Anti-Patterns to Avoid
- One giant gold table per business. Gold should be many purpose-built data products, not one monolith.
- Skipping silver. Reading directly from bronze for analytics is how dashboards lie.
- Engine sprawl without governance. Five compute engines, five access control planes, and inconsistent permissions is worse than one warehouse.
- Vector store drift from gold. Embeddings are downstream artefacts; if gold changes, the vectors must be reindexed. Not pipelining this leads to silently stale RAG.
- Treating consent as metadata only.
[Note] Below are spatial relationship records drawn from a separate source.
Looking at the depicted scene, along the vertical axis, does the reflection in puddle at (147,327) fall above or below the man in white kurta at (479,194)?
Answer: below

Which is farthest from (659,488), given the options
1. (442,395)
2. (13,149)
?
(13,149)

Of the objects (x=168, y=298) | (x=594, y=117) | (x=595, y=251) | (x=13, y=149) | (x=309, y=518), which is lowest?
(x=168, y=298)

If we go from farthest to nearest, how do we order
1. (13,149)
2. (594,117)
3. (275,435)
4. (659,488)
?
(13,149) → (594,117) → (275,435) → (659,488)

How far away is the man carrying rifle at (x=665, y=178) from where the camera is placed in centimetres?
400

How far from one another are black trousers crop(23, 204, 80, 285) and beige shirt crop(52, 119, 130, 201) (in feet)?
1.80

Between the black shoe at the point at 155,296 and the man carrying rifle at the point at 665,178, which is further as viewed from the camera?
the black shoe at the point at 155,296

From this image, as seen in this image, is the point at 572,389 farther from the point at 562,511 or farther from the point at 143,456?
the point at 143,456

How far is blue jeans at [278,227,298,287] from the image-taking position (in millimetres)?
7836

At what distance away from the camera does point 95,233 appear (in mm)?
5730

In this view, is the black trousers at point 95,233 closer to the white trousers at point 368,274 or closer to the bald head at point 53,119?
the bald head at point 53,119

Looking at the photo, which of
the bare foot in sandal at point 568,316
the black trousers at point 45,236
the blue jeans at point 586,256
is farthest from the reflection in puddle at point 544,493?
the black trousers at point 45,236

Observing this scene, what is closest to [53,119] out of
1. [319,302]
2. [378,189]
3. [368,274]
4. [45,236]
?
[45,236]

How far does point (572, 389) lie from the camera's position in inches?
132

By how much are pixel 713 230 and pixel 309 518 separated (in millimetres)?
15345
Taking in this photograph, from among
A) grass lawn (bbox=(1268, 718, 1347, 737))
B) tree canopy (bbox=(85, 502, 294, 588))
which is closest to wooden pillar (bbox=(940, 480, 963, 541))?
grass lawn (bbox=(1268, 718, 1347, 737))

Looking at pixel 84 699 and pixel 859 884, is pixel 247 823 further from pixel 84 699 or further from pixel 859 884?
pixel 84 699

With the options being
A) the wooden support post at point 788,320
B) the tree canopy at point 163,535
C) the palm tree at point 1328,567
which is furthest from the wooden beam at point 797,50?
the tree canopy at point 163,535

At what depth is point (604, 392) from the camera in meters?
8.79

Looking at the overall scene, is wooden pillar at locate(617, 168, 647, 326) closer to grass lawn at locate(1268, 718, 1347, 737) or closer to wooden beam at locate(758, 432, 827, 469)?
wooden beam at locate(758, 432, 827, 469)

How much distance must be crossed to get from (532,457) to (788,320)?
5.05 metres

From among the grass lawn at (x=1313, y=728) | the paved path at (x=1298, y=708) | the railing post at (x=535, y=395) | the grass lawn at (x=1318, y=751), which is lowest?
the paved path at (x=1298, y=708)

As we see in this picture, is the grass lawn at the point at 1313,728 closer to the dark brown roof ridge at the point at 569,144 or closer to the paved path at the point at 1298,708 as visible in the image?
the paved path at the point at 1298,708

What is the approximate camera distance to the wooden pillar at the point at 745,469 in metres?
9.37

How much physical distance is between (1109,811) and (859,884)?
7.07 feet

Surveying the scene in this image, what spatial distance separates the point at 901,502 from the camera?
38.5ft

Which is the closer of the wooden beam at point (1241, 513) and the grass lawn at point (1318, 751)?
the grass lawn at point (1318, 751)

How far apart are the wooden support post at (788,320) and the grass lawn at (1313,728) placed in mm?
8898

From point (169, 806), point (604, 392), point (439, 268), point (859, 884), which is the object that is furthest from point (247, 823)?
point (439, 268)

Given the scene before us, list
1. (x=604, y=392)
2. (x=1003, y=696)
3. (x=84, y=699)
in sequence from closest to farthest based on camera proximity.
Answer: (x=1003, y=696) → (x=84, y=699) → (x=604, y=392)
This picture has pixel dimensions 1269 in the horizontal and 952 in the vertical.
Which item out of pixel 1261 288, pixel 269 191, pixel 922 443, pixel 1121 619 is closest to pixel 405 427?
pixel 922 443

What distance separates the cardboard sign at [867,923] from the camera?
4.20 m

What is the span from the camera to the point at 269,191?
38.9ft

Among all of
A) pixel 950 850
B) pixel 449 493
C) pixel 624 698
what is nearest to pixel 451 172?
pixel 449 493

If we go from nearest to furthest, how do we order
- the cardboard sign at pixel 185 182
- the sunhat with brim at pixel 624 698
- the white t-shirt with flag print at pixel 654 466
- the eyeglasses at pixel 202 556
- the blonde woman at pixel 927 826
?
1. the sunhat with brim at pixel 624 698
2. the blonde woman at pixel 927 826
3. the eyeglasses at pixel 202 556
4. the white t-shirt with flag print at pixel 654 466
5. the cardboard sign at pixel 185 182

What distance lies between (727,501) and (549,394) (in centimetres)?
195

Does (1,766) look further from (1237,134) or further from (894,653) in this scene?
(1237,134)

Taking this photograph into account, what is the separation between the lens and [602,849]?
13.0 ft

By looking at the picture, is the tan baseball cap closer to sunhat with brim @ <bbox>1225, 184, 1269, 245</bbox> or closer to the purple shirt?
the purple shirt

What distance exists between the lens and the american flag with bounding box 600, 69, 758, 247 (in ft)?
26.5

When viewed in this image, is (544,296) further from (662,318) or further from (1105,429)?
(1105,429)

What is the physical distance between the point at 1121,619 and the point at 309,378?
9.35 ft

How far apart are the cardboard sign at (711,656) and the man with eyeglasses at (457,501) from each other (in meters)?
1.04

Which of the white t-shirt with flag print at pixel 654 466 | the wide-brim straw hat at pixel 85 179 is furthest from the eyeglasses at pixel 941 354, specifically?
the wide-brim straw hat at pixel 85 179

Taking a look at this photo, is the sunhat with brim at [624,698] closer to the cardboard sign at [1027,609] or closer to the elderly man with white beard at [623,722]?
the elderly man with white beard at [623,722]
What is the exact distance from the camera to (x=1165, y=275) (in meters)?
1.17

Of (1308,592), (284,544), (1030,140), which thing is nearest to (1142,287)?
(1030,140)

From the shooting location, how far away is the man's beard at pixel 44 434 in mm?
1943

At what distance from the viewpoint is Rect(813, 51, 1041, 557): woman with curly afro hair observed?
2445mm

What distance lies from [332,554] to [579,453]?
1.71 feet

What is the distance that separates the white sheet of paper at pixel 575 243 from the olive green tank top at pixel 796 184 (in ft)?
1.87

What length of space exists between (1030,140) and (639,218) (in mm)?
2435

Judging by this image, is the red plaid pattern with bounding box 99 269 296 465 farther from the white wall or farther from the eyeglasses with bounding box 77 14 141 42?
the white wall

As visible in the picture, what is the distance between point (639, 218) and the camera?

Consent must be a queryable column that filters every read, not a sticker on a documentation page.
What Comes Next
Through 2026, expect open catalog convergence (Apache Polaris, Unity Catalog open-sourced, AWS Glue's Iceberg REST endpoint) to make multi-engine governance materially easier. Vector and structured data converge in the same lakehouse — Iceberg's recent vector index work and Hudi's vector support move RAG corpora into the same governance plane as everything else. And streaming and batch unify further as Flink, Spark Structured Streaming, and Iceberg's streaming reads mature.
For Indian enterprises serving BI, ML, and agentic AI from one source of truth, the lakehouse is no longer a 2027 plan. It is the 2026 default.